[19] Interelasi

Zinnia sudah bersiap berangkat menuju sekolah kejar paket untuk mengikuti pertemuan tatap muka. Disempatkan waktu untuk berpamitan pada wanita tercintanya yang sedang sibuk merangkai bunga.

“Sudah mulai aktif belajar?” Melati bertanya seraya menghentikan aktivitas sejenak.

“Iya, Ma. Doakan aku bisa melalui dengan lancar hingga ujian nanti.” Zinnia duduk di samping Melati. Dia menatap tumpukan bunga-bunga artifisial beragam bentuk dan warna.

Sejak pindah dari Thailand ke Indonesia, Melati membuka usaha artificial flower homemade dan juga budidaya tanaman hias. Kini usaha itu telah berkembang pesat. Toko-toko floristry yang dikelolanya sudah ada di banyak tempat dan memiliki karyawan berintegritas sehingga Melati tidak bersusah payah untuk menangani secara langsung. Hanya sesekali waktu dia memeriksa jalannya usaha toko-tokonya.

“Hari ini tidak ada kegiatan selain kelas paket, ‘kan?” Melati belakangan khawatir akan kedekatan Zinnia dengan Lian maupun Gilbert. Bagaimanapun, putrinya adalah seorang perempuan. Tidak mudah untuk terlalu terbuka di lingkungan yang masih kental dengan stereotipe dan juga keterbatasan pengetahuan manusia tentang penjagaan harkat dan martabat.

“Tidak ada, Ma,” jawab Zinnia sembari menatap wajah mamanya yang terlihat khawatir. “Ada apa, Ma?”

“Mama hanya ingin kamu menjaga diri dan selalu mawas diri. Mama tahu Lian pemuda yang baik. Akan tetapi, siapa yang bisa menjamin keselamatan akan selalu membersamai kita jika kita tidak mau berhati-hati.” Melati memberikan nasihat.

Zinnia mengangguk mengerti. Dia paham kekhawatiran mamanya adalah wajar.

“Jangan terlalu sering pergi bersama laki-laki. Meskipun sebesar apa pun kamu percaya padanya.”

“Iya, Ma.
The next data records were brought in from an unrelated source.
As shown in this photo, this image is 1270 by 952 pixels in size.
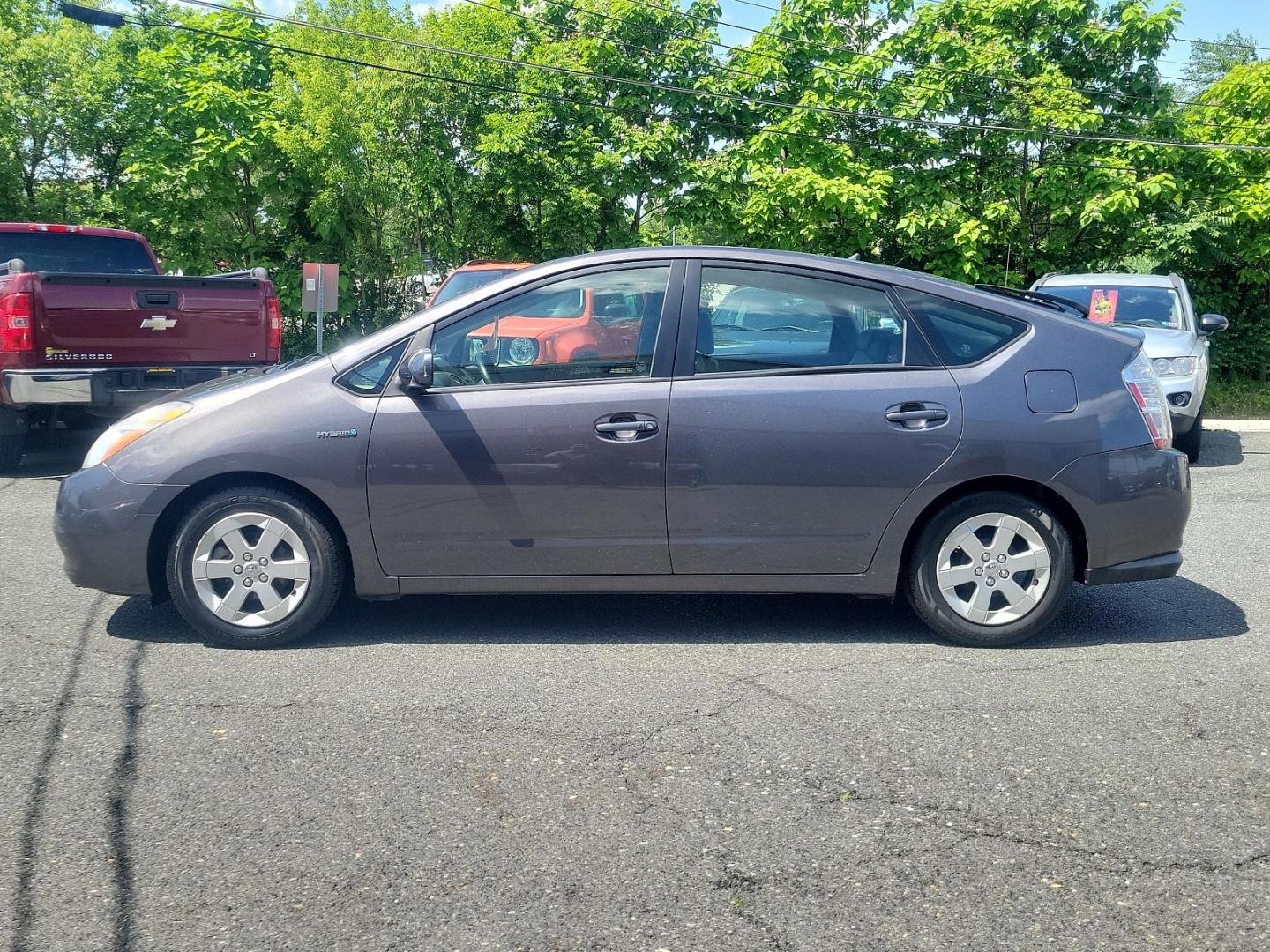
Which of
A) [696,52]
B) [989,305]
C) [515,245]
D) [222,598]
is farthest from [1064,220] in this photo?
[222,598]

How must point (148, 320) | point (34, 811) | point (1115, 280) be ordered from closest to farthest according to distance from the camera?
point (34, 811) < point (148, 320) < point (1115, 280)

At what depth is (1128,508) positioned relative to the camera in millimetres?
5137

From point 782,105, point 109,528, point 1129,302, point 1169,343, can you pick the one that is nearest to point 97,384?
point 109,528

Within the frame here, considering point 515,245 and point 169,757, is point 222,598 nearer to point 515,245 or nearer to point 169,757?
point 169,757

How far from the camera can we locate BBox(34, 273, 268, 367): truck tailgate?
9.51m

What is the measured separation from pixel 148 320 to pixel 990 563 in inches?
289

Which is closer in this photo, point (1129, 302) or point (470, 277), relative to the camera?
point (470, 277)

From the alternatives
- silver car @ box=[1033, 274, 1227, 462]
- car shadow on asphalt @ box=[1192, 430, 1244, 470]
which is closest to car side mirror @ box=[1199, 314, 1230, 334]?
silver car @ box=[1033, 274, 1227, 462]

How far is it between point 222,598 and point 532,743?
1764 millimetres

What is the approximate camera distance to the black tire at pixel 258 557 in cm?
510

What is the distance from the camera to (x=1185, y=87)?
6662 cm

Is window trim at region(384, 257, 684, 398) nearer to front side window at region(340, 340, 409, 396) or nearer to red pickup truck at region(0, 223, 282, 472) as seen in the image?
front side window at region(340, 340, 409, 396)

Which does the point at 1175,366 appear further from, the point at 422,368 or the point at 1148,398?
the point at 422,368

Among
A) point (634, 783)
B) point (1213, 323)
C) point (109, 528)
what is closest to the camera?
point (634, 783)
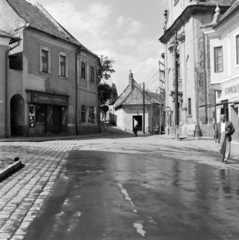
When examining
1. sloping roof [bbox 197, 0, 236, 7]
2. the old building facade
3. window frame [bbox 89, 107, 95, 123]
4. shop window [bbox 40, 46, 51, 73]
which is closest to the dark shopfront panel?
shop window [bbox 40, 46, 51, 73]

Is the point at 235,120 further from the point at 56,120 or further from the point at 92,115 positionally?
the point at 92,115

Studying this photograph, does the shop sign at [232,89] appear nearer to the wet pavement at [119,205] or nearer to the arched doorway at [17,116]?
the wet pavement at [119,205]

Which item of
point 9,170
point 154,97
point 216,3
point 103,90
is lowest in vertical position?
point 9,170

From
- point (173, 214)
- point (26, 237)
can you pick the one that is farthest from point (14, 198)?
point (173, 214)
Zinnia pergi untuk hal yang penting saja. Zinnia akan berusaha menjaga pesan Mama.”

Melati mengalihkan pandangan pada putrinya yang kini menunduk merasa bersalah, membuatnya juga tak tega. Sejak kecelakaan yang telah merenggut nyawa suami dan juga penglihatan putrinya, Melati melanjutkan hidup dengan sayatan hati yang harus dia tutupi. Dia paham bagaimana sulitnya Zinnia hidup dalam kegelapan selama ini. Tak ada teman kecuali dirinya yang selalu berusaha menutupi kesedihan sendiri agar Zinnia tidak merasa sengsara.

“Maafkan mama,” desis Melati.

“Mama tidak bersalah, mengapa meminta maaf? Justru Zinnia yang selama ini banyak merepotkan Mama. Aku tidak tahu bagaimana cara membalas itu semua.”
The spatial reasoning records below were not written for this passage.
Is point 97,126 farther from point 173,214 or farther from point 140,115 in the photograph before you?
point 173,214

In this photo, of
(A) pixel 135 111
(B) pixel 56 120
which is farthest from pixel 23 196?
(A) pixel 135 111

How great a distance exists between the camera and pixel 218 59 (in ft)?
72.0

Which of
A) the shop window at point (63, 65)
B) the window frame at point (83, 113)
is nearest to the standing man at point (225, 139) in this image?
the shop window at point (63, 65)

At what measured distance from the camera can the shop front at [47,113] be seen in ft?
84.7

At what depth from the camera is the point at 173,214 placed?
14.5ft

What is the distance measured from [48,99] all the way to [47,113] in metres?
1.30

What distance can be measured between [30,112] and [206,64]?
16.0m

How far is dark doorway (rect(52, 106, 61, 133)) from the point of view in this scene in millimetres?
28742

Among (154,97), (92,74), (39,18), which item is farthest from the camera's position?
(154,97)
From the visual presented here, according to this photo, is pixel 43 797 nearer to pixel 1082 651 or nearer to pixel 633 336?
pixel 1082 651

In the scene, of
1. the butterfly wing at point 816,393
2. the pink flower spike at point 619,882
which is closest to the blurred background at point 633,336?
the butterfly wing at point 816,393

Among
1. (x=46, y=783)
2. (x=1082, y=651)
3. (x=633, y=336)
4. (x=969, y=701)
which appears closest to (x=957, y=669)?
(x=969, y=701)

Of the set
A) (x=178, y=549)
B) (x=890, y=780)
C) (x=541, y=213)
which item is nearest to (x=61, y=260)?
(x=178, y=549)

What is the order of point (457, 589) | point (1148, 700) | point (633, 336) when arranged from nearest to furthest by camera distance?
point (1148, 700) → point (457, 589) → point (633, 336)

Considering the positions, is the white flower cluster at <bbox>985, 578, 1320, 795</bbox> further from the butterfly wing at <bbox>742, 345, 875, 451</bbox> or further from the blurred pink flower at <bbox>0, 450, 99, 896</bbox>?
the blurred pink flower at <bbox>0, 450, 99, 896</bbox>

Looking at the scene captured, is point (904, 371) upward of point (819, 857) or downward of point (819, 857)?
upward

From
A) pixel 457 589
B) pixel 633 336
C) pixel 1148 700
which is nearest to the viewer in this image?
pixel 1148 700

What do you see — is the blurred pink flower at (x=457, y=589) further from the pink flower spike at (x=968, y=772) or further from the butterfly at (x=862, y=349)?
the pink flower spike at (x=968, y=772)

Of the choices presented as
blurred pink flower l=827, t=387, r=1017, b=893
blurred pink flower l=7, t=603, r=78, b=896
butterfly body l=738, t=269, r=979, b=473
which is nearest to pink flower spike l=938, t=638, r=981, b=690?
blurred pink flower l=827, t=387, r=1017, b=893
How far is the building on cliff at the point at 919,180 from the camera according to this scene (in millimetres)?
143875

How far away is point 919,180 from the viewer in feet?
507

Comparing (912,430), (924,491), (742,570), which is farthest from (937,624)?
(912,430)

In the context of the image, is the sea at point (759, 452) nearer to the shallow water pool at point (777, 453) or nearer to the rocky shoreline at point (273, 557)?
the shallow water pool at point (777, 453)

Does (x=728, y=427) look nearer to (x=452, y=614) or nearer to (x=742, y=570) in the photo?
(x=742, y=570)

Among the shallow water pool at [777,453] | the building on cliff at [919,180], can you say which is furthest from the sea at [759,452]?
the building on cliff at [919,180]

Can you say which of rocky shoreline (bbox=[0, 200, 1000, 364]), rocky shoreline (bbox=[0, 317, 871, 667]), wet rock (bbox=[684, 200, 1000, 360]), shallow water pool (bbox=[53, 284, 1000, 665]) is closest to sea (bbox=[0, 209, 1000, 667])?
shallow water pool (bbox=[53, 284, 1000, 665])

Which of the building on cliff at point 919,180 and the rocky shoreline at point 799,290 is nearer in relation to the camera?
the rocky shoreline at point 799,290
Melati mengelus kepala bagian belakang anaknya, menarik kepala itu hingga bersandar di pundaknya.

“Jangan pikirkan cara apa pun, karena mama juga tidak merasa memiliki budi yang harus dibalas. Itu tugas mama.”

Zinnia tersenyum sambil menahan air matanya agar tidak luruh.

“Ayo berangkatlah. Nanti terlambat ke kelasmu.” Melati menyadarkan Zinnia untuk segera bergegas.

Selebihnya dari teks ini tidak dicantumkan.